**課題**
• 1. 本文について、次の問いに答えてください。
(a) 翻訳されたものでは何が損なわれてしまうとされているか。
(b) 好きだった女性は、日曜に何をしていたか。
(c) 通勤の電車の中で、何を読むことにしたか。
• 2. 本文の「美しい文章というものは、内容」で始まり「というような、女性に失礼なゲスい理由だったと思う。」で終わる部分を、「宝玉」を「宝石」に改めて書き直してください。

**本文抜粋**
* * * *
英語ガ デキタラ イイノニナー

大人になり、社会に出てから英語の勉強をしていた時期がある。
なぜか?

 

英語で書かれた小説や詩を、原文で読みたい。
美しい文章というものは、内容が素晴らしいだけでなく、韻を踏んでいたり、独特のリズムを持っていたりする。
それは、作者が精魂をこめて磨き上げ、震える手で神の祭壇にソッと捧げた、かけがえのない宝玉。
翻訳されたものでは、その繊細な輝きが損なわれてしまう。
原文で読まない限り、本当にその作品を「読んだ」とは言えない。魂を削って芸術を完成させた作者にも失礼だ。

 

というのが、「人に英語を勉強している理由」を聞かれた時に使っていた返答である。
本当は
「英語デキレバ カッチョイイ。 女イチコロ モテモテ ゲヘゲヘ」
というような、女性に失礼なゲスい理由だったと思う。

 

ところで、その頃、好きだった女性が、日曜には教会に通う敬虔なクリスチャンであった。
色々と悲しい過去を背負っている方で、聞くと「キリスト教が心の支えになっている」という。
「この人の、儚く崩れやすい心を支えることのできるキリスト教とは、いったいどのようなものなのだろう?」
興味を持った。
そこで、通勤の電車の中で、新約聖書を原文の英語のまま読むことにした。
* * * *
**元資料**
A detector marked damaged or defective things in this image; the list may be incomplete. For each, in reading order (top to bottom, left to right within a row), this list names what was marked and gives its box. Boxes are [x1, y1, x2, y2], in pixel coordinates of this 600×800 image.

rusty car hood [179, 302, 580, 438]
* * * *
**各課題の解答**
• 1.
(a) その繊細な輝き
(b) 教会に通っていた
(c) 新約聖書を原文の英語のまま読むことにした

• 2.
美しい文章というものは、内容が素晴らしいだけでなく、韻を踏んでいたり、独特のリズムを持っていたりする。
それは、作者が精魂をこめて磨き上げ、震える手で神の祭壇にソッと捧げた、かけがえのない宝石。
翻訳されたものでは、その繊細な輝きが損なわれてしまう。
原文で読まない限り、本当にその作品を「読んだ」とは言えない。魂を削って芸術を完成させた作者にも失礼だ。

 

というのが、「人に英語を勉強している理由」を聞かれた時に使っていた返答である。
本当は
「英語デキレバ カッチョイイ。 女イチコロ モテモテ ゲヘゲヘ」
というような、女性に失礼なゲスい理由だったと思う。